Covalent molecular substances do not carry a whole charge since no atoms within the molecule lose or gain electrons unlike with Ionic or Metallic bonding where ions or, in the case of metallic bonding, cations are produced. It is known that in ionic and metallic substances, the ions are held together by the strong attraction between oppositely charged ions. However, this is not possible in the case of molecular substances since they do not carry a charge. This is partially the reason why molecular substances do not usually exist as solids, but they are able to be held together in the liquid or gaseous state by intermolecular forces known as dipole-dipole attraction.

The concept of dipole-dipole attraction involves the ability of an atom within a molecule to attract the electrons that is involved in a covalent bond. The bonding pairs of electrons will be attracted to one side of the atom greater than the other one because it is said to have greater electronegativity which is the ability of an atom to attract electrons involved in covalent bonds. Therefore atoms are either partially negative or positive.

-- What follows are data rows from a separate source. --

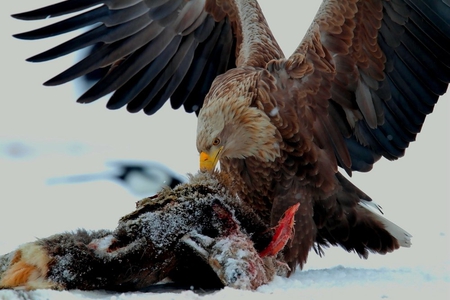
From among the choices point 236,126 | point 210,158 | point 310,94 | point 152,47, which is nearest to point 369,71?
point 310,94

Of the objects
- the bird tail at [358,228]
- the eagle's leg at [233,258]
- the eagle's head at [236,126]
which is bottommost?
the eagle's leg at [233,258]

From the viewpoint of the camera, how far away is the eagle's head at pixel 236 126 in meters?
4.28

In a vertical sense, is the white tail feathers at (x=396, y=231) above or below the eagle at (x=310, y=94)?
below

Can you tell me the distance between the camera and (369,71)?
4.79m

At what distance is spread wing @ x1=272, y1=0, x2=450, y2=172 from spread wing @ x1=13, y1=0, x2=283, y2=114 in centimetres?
67

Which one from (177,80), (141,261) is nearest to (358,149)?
(177,80)

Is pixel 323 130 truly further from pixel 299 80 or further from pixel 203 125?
pixel 203 125

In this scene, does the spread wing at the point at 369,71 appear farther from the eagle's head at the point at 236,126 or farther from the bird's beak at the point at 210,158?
the bird's beak at the point at 210,158

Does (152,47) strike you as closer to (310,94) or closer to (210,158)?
(310,94)

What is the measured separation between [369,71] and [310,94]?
0.44 meters

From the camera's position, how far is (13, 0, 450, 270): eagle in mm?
4500

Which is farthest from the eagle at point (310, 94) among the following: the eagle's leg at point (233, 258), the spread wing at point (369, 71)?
the eagle's leg at point (233, 258)

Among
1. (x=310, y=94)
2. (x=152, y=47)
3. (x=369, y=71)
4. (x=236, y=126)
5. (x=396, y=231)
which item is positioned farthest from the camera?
(x=152, y=47)

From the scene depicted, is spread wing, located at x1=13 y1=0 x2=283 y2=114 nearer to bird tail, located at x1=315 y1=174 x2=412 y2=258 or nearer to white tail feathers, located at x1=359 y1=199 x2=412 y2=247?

If one side of a molecule is positive whilst the other side is negative it is known as a polar molecule where the distribution of charge is uneven or asymmetrical. The intermolecular forces between polar molecules are described as being an electrostatic force of attraction between oppositely charged ends of the molecule which is known as dipole-dipole attraction.

The strength of the dipole-dipole attraction depends on the difference of electronegativity between...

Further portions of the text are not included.